Hub Group Inc., the nation's largest intermodal marketing company, plans to aggressively push into the densely populated Eastern U.S. market in an effort to grow its share of the shorter-haul intermodal category, the company's president and COO said today.
Speaking in Key Biscayne, Fla., at a transportation logistics conference sponsored by investment firm Stifel, Nicolaus & Co., Mark A. Yeager said Hub's "local East" traffic grew 24 percent in the fourth quarter of 2010 and now accounts for 36 percent of Hub's total intermodal volume, compared with 24 percent four years ago. Hub's 11-city network stretches as far west as Kansas City, Mo., as far north and east as Boston and Elizabeth, N.J., and as far south as Jacksonville, Fla.
Yeager said shippers that in the past wouldn't have considered intermodal service for lengths of haul under 550 miles are now viewing it as a more attractive option due to higher diesel prices, increased road congestion, and more reliable service on the part of railroads and the local drayage drivers who move traffic to and from intermodal ramps. With more advance planning, shippers may find ways to better utilize the intermodal network for shorter hauls, said Yeager, who is also vice-chairman of Downers Grove, Ill.-based Hub.
The reliability of rail service will be the key factor in making short-haul intermodal a sustainable alternative to over-the-road trucking, Yeager said. In the past, rail service consistency declined as intermodal volumes spiked, Yeager said. "That isn't the case today," he said.

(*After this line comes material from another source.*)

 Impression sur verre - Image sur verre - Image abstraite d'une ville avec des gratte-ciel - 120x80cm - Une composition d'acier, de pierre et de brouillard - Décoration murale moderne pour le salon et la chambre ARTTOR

He added that "as long as rail service holds in there, I don't see the trend [toward migrating to shorter-hail intermodal service] reversing itself."

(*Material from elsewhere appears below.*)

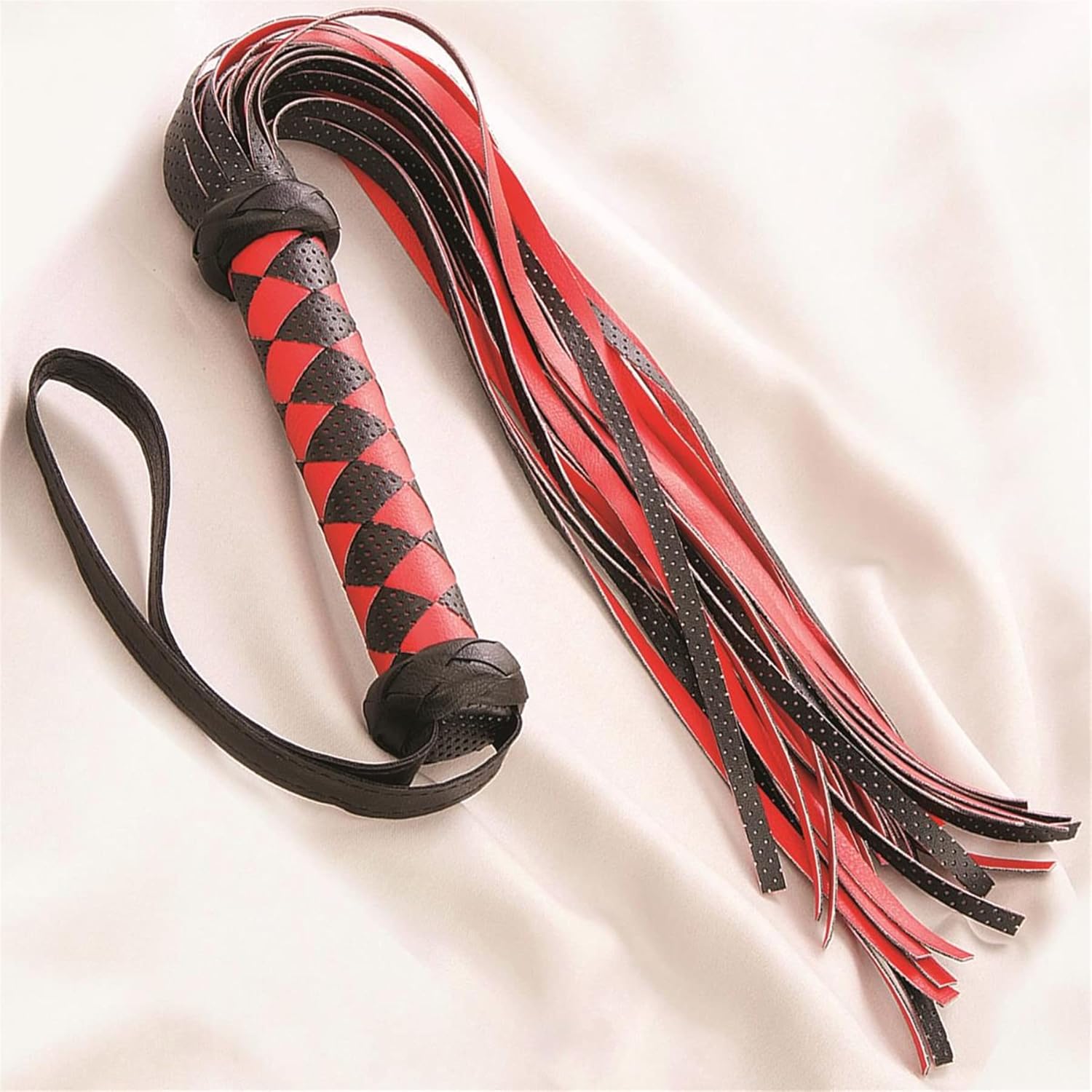 Adam & Eve Scarlet Couture Diamond Flogger - Secure Wrist Loop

Though rail intermodal service has been gaining share of the long-haul—over 550 miles—market from trucks, intermodal still controls less than 8 percent of the domestic long-haul market for dry van freight, Yeager said, citing data from multiple sources in his presentation.
Hub and J.B. Hunt Transportation Services Inc., the transport logistics giant that is also a major intermodal marketing company, controlled about 39 percent of the $7 billion U.S. intermodal market as of the end of 2009.